Publication year - 2021
Publication title -
depression and anxiety
Language(s) - English
Resource type - Journals
SCImago Journal Rank - 2.634
H-Index - 129
eISSN - 1520-6394
pISSN - 1091-4269
DOI - 10.1002/da.23097
Subject(s) - neurocognitive , adverse effect , quality of life (healthcare) , treatment resistant depression , clinical global impression , psychology , psychiatry , electroconvulsive therapy , clinical psychology , beck depression inventory , transcranial magnetic stimulation , medicine , major depressive disorder , cognition , anxiety , psychotherapist , stimulation , placebo , alternative medicine , pathology
Background There is growing interest in the potential of neuromodulation options in treatment‐resistant obsessive–compulsive disorder (OCD). Magnetic seizure therapy (MST), is a new treatment intervention in which generalized seizures are induced with transcranial magnetic stimulation.
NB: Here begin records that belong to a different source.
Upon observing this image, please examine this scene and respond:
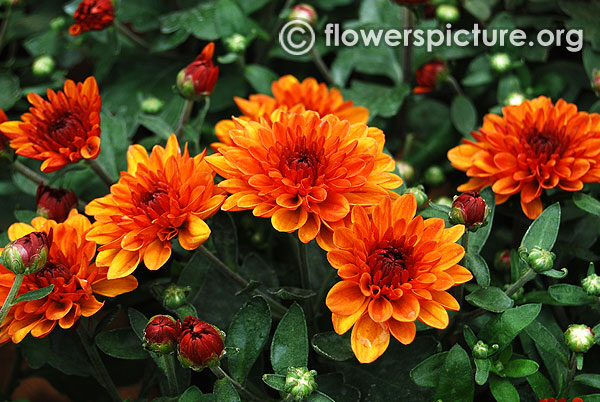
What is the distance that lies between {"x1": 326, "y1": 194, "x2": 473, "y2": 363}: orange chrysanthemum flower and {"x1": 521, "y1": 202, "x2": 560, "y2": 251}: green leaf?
0.15m

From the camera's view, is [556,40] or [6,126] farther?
[556,40]

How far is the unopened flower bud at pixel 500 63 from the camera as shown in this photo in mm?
1205

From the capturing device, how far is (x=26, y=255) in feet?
2.37

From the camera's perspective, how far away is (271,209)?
73 centimetres

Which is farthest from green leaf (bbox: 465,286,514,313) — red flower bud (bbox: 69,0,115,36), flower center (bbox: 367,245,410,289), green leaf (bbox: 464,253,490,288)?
red flower bud (bbox: 69,0,115,36)

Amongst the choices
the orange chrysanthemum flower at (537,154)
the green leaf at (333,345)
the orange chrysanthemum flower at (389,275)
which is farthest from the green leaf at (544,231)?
the green leaf at (333,345)

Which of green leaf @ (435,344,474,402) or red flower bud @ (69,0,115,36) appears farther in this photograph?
red flower bud @ (69,0,115,36)

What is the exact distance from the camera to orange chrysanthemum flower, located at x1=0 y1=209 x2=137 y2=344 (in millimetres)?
766

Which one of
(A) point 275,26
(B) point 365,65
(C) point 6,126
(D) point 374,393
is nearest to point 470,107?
(B) point 365,65

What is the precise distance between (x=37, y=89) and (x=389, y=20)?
727 millimetres

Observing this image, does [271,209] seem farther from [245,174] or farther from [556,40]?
[556,40]

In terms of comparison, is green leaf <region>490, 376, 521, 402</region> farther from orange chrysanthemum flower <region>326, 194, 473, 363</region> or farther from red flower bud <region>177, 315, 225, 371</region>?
red flower bud <region>177, 315, 225, 371</region>

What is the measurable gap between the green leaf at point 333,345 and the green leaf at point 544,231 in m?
0.26

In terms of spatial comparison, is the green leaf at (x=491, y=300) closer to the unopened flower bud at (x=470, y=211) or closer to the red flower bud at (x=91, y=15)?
the unopened flower bud at (x=470, y=211)
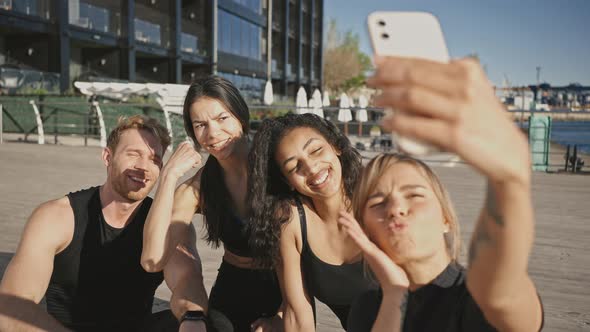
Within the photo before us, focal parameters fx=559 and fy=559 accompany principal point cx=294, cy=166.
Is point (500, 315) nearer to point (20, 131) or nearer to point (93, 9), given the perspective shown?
point (20, 131)

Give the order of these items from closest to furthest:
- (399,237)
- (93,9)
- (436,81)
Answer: (436,81) < (399,237) < (93,9)

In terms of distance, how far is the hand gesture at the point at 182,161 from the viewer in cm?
258

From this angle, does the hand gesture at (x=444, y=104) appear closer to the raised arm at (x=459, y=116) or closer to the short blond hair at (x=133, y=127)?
the raised arm at (x=459, y=116)

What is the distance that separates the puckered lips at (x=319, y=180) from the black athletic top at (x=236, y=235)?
57cm

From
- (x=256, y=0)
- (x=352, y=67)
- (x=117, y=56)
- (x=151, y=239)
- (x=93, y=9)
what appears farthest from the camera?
(x=352, y=67)

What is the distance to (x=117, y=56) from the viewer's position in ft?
80.7

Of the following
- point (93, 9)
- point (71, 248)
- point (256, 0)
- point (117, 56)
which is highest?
point (256, 0)

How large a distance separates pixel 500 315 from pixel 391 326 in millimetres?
370

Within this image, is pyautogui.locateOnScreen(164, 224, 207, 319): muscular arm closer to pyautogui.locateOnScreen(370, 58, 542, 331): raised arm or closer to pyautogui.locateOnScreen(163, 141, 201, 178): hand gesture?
pyautogui.locateOnScreen(163, 141, 201, 178): hand gesture

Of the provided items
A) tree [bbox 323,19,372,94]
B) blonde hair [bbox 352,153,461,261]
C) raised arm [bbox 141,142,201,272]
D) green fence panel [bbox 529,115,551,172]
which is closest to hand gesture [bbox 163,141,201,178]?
raised arm [bbox 141,142,201,272]

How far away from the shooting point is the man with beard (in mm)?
2445

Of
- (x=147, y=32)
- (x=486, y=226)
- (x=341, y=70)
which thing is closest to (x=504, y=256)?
(x=486, y=226)

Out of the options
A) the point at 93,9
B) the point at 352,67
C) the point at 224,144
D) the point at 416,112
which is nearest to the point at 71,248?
the point at 224,144

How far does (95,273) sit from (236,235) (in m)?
0.71
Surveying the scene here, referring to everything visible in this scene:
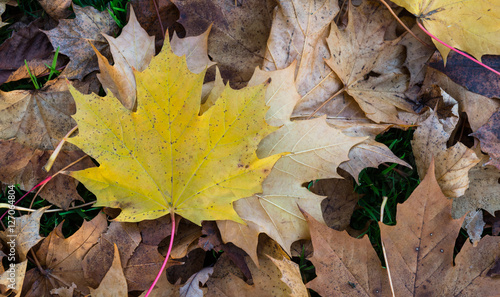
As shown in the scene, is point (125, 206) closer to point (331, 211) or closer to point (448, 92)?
point (331, 211)

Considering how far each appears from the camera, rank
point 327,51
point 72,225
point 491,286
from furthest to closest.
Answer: point 72,225, point 327,51, point 491,286

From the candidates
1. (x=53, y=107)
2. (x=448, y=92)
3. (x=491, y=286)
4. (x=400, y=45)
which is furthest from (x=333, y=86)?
(x=53, y=107)

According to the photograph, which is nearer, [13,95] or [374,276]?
[374,276]

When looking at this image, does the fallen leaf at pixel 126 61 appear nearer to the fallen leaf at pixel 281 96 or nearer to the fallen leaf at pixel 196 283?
the fallen leaf at pixel 281 96

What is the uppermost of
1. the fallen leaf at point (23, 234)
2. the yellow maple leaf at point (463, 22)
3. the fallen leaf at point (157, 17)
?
the yellow maple leaf at point (463, 22)

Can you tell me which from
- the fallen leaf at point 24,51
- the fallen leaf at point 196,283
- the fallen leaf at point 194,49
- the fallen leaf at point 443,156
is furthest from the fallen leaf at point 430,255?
the fallen leaf at point 24,51

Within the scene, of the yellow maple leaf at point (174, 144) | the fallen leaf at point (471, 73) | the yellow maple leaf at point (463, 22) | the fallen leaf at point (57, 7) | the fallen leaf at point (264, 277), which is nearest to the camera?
the yellow maple leaf at point (174, 144)

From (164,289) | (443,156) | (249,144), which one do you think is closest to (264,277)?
(164,289)
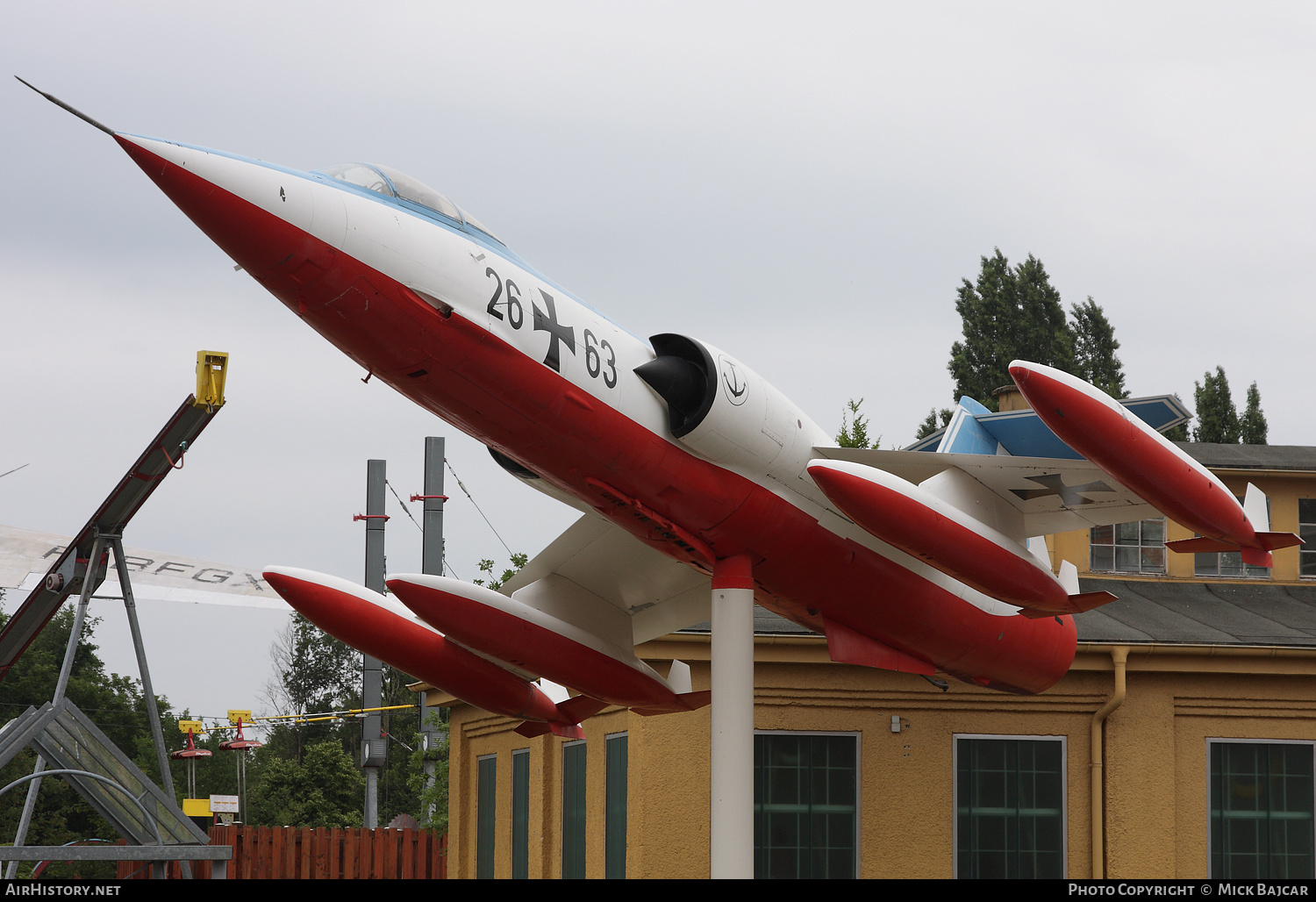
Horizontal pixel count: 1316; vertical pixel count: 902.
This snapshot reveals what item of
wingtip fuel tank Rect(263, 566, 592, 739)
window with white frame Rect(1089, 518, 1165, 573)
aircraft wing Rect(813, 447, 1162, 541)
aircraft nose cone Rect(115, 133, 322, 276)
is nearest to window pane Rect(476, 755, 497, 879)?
wingtip fuel tank Rect(263, 566, 592, 739)

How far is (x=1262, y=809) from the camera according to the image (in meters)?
14.8

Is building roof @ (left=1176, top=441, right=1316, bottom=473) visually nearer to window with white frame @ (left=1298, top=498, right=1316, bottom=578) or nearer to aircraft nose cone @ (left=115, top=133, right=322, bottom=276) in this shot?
window with white frame @ (left=1298, top=498, right=1316, bottom=578)

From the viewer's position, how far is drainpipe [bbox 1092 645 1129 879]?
1445cm

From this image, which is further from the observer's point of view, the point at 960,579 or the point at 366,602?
the point at 366,602

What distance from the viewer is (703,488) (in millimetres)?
10719

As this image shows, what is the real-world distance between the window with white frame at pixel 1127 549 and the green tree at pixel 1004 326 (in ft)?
85.3

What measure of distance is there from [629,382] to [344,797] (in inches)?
1937

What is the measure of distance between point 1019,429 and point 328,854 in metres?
16.7

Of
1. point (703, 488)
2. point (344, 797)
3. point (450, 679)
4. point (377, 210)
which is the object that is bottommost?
point (344, 797)

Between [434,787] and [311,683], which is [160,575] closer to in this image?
[434,787]
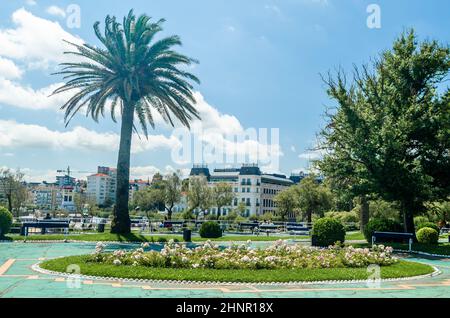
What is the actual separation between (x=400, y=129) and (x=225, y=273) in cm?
1425

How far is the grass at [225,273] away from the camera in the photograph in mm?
10312

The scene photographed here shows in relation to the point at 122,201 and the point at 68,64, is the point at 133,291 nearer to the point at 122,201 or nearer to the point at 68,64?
the point at 122,201

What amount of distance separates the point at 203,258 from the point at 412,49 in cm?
1801

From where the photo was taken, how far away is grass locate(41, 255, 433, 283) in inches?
406

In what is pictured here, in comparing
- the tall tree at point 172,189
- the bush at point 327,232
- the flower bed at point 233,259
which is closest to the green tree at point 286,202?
the tall tree at point 172,189

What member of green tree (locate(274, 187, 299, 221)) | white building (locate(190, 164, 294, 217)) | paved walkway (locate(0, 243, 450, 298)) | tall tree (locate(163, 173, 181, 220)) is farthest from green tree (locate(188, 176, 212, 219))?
paved walkway (locate(0, 243, 450, 298))

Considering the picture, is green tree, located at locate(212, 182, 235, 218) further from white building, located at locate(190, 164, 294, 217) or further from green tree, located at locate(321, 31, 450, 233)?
green tree, located at locate(321, 31, 450, 233)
We conducted a pilot study to assess the efficacy and cognitive effects of MST in patients with treatment‐resistant OCD. Methods In an open‐label pilot study, participants with treatment‐resistant OCD and a baseline Yale‐Brown Obsessive–Compulsive Scale (Y‐BOCS) scores of ≥16 were treated with up to 24 acute treatments. The primary clinical outcomes were clinical response (Y‐BOCS score reduction ≥30%) and remission (final Y‐BOCS score ≤8). A neurocognitive battery, the Quick Inventory for Depressive Symptoms–Self Report (QIDS‐SR), the Beck Scale for Suicidal Ideation (SSI), and the Quality of Life Enjoyment and Satisfaction Questionnaire‐Short Form (Q‐LES‐Q‐SF) were also completed as secondary measures. Results Ten participants with OCD who had not responded to medications or psychotherapy enrolled in the study and seven completed an adequate trial (defined as ≥8 treatments). MST was associated with minimal cognitive effects except for some decrease in autobiographical memory and no serious adverse effects. Only one participant met the predefined criteria for response, and none for remission. The baseline and endpoint Y‐BOCS scores were not statistically different. Conclusion Overall, MST was not beneficial in a small group of patients with treatment‐resistant OCD. At this time, other studies of MST for OCD are not warranted until different coil placements targeting other brain circuits can be proposed.